[Dataset extract start]

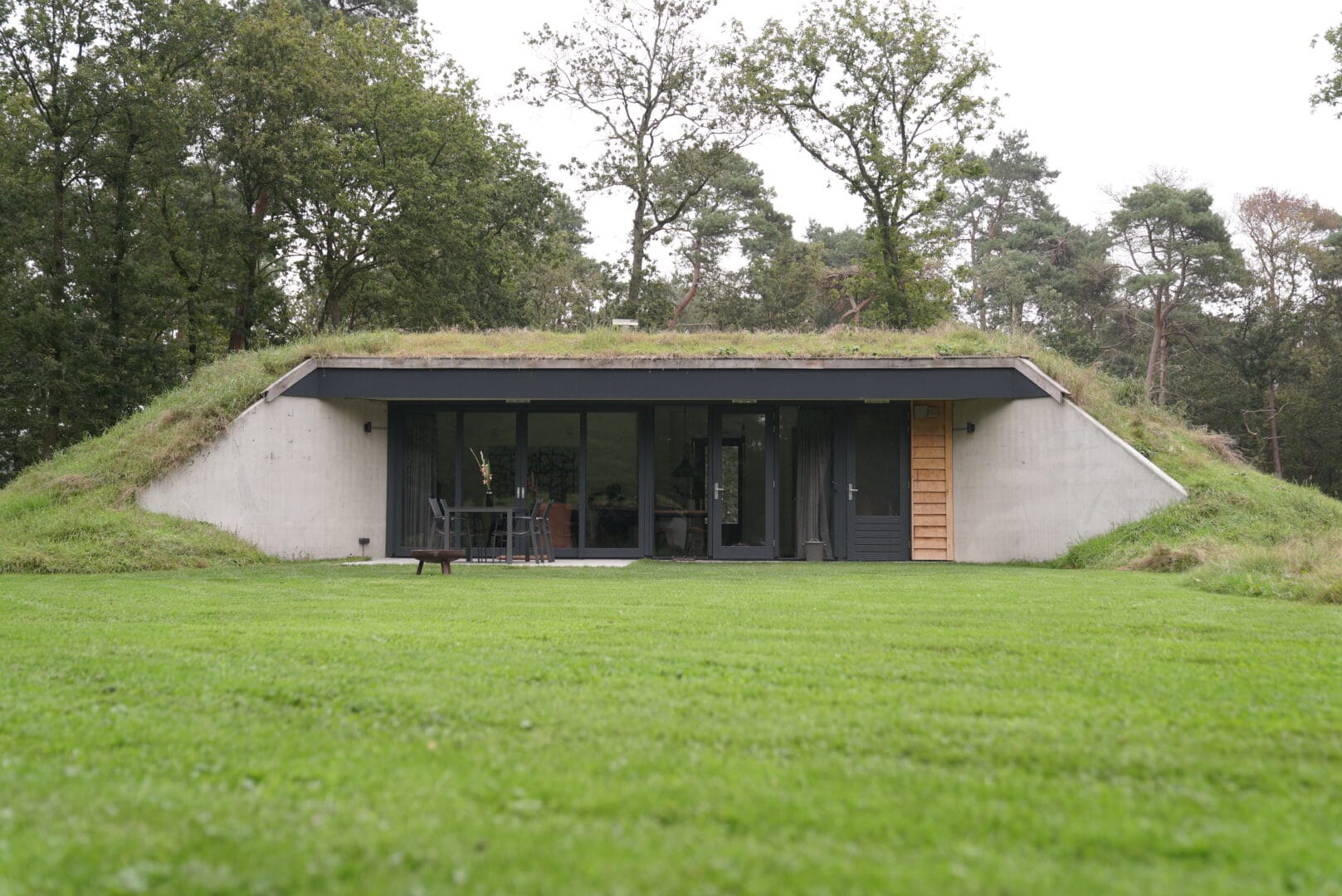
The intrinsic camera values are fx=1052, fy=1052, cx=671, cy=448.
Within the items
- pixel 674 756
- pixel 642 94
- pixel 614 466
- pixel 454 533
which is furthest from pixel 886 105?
pixel 674 756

[Dataset extract end]

- _Stated exercise_: Arrange the lines of the items above as a numbered list, omitting blank lines and leaving out the pictures.

- _The completed task_:
1. The intrinsic camera values are fx=1052, fy=1052, cx=671, cy=448.
2. Within the items
3. - pixel 674 756
4. - pixel 642 94
5. - pixel 614 466
6. - pixel 454 533
7. which is furthest from pixel 886 105?
8. pixel 674 756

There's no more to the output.